The next step in prescribing to to choose the preferred drug:
In terms of choosing the drug, a number of individuals are important here:
- It’s the patient , it’s community organisations like Article 29 says community duty is important. They are important in contact tracing, in screening, in healthcare education.
- NGO’s serve as the first contact in many health cases – and they have an increasing responsibility in setting the priorities for policy particularly in areas where government has failed to do so. We can look at the powerful impact of organisations like the TAC (Treatment Action Campaign) etc which made a significant impact on ARV access to the most disenfranchised members of our population
- Local government needs to be innovative, national government needs to reallocate funds and focus on education campaigns (upstream).
- The international community needs to take responsibility for the problems of the developing world.
- The private sector needs to engage, whether that is through the national health insurance we can discuss but it is through taking responsibility.
The last task we get down to is actually writing the prescription.
The prescription that I would write for Health Inequity will not be for all of these specific issues raised that we said we’s solve as they require much more nuance than could ever be delved into in one speech, but it is for the Universal Declaration of Human Rights.
Article 25 Subsection B says that there should be special care paid to people in motherhood and childhood and I think that that should be extended. I think that’s too limited, we need to extend rights to all vulnerable groups – women, children, migrants, people with disabilities and actively go out and seek providing them healthcare.

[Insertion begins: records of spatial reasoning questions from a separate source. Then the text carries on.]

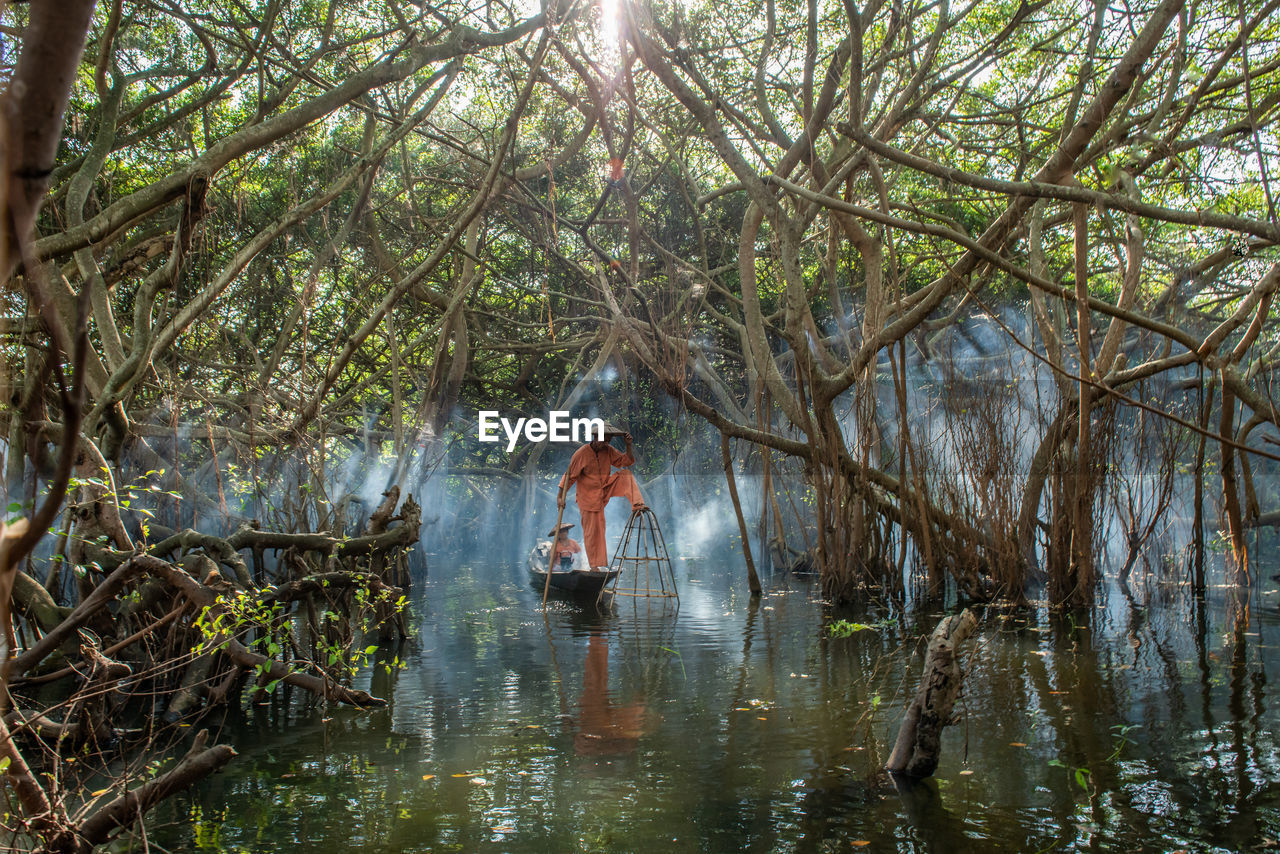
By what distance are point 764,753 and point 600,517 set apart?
5.95 meters

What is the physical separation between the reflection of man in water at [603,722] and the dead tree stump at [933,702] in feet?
4.36

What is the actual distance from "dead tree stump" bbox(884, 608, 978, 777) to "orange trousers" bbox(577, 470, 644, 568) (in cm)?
609

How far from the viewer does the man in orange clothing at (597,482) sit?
32.9 ft

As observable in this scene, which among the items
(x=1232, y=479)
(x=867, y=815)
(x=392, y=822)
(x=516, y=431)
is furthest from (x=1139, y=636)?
(x=516, y=431)

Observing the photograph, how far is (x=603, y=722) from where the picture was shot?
5133 mm

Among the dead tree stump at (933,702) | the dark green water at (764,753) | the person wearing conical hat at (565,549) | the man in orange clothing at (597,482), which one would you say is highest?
the man in orange clothing at (597,482)

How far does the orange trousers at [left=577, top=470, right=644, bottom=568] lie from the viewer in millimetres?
9992

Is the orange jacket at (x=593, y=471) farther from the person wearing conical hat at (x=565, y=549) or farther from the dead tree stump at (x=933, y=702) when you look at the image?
the dead tree stump at (x=933, y=702)

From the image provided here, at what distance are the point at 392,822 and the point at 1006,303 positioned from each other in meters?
12.1

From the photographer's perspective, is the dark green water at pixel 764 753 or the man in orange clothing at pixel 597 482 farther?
the man in orange clothing at pixel 597 482

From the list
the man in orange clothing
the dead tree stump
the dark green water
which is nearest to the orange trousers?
the man in orange clothing

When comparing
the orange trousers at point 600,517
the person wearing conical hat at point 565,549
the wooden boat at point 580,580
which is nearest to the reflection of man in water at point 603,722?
the wooden boat at point 580,580

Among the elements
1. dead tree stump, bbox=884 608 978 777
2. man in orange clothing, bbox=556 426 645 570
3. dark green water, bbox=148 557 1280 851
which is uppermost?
man in orange clothing, bbox=556 426 645 570

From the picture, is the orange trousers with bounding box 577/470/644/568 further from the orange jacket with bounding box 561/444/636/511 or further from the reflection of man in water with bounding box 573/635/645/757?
the reflection of man in water with bounding box 573/635/645/757
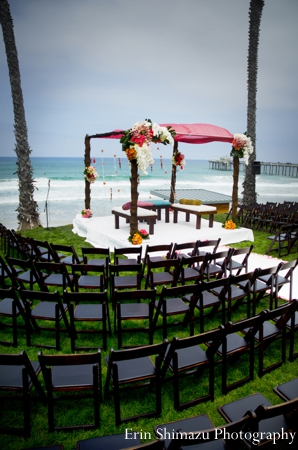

When you give a prescription you have to give a warning at the end of some of the potential side effects – and the side effects of having rights that we are all very aware of and that we flaunt or a constitution that we flaunt is that rights set standards but they don’t initiate actions.
The things that do initiate action are economic factors. And the side effects of having a constitution that you can throw around or a set of rights that you can throw around is that we experience apathy. We insulate ourselves against the facts and the reality and I think that’s why it’s so important for us to take a responsibility in really shocking ourselves with the statistics.
This is my Human Rights prescription.